Tout ce qui est susceptible de rappeler l’expérience traumatique au membre de votre famille ou à votre ami peut être un élément déclencheur. Lorsqu’ils apparaissent, les déclencheurs peuvent provoquer ou « déclencher » des symptômes. Il peut s’agir d’images, d’odeurs, de sons, de goûts ou d’émotions associés au traumatisme. Il peut aussi s’agir de personnes, de lieux, de conditions météorologiques, de situations ou même de dates spécifiques. Les déclencheurs peuvent également être externes (livres, films, trafic, bruits forts ou foules) ou internes (douleur, émotions intenses). Ceux-ci sont uniques à chaque personne.

Si le membre de votre famille ou votre ami est en mesure de cerner certains de ses déclencheurs les plus courants et qu’il est disposé à en parler, vous serez mieux outillé pour le soutenir en lui donnant un peu d’espace et/ou un peu de temps pour se ressaisir.

Il est pratiquement impossible de déterminer l’ensemble des déclencheurs qui affligent une personne. Il ne vous appartient pas d’être à l’affût de tous ces déclencheurs ni d’essayer de les prévenir.

Conseil no 9 : Donnez-lui de l’espace et accordez-vous de l’espace

Vivre avec les symptômes du TSPT peut être accablant et exténuant. Le membre de votre famille ou votre ami peut avoir besoin d’un peu d’espace pour se ressaisir, gérer ses émotions, réfléchir ou se calmer. S’il dit avoir besoin d’un tel espace temporaire, même sous le coup de la colère, respectez sa demande. Vous pourrez poursuivre votre conversation plus tard.

Soutenir le membre de votre famille ou votre ami peut également s’avérer accablant et exténuant pour vous! Pour les mêmes raisons, il est tout aussi acceptable que vous ayez besoin de prendre du temps ou de vous éloigner de votre proche.

Conseil no 10 : Modérez vos attentes et soyez créatif!

Le membre de votre famille ou votre ami n’est peut-être plus la personne qu’il était avant le traumatisme. Son rétablissement peut être long et comporte des hauts et des bas. Il connaîtra des jours où il se montrera plus productif, plus interactif et plus heureux.

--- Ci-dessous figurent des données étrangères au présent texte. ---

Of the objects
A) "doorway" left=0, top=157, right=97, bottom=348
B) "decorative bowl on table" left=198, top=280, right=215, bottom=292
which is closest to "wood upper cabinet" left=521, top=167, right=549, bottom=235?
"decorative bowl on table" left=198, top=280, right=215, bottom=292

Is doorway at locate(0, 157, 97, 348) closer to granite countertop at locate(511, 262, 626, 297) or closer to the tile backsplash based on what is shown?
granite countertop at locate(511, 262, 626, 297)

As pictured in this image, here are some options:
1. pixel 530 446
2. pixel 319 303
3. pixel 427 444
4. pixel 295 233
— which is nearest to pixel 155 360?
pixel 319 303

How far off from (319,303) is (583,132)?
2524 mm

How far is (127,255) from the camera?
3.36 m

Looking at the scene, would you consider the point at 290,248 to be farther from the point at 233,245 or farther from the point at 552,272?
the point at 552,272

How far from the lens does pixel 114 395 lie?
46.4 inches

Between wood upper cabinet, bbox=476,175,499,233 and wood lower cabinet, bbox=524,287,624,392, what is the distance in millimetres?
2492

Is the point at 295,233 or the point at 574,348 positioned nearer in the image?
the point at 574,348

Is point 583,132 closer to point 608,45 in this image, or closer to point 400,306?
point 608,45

D’autres jours, il est possible qu’il ne soit pas en mesure de s’adonner aux mêmes activités qu’avant. Le cas échéant, certaines modifications créatives peuvent s’avérer nécessaires. Par exemple, il se peut qu’une personne qui aimait auparavant assister à des matchs de football dans un stade n’en soit plus capable, car la foule peut être un élément déclencheur pour elle. Pensez à vous asseoir dans un endroit moins fréquenté, près d’une sortie. Envisagez également la possibilité de regarder le match à la maison, en accompagnant le tout de votre casse-croûte préféré.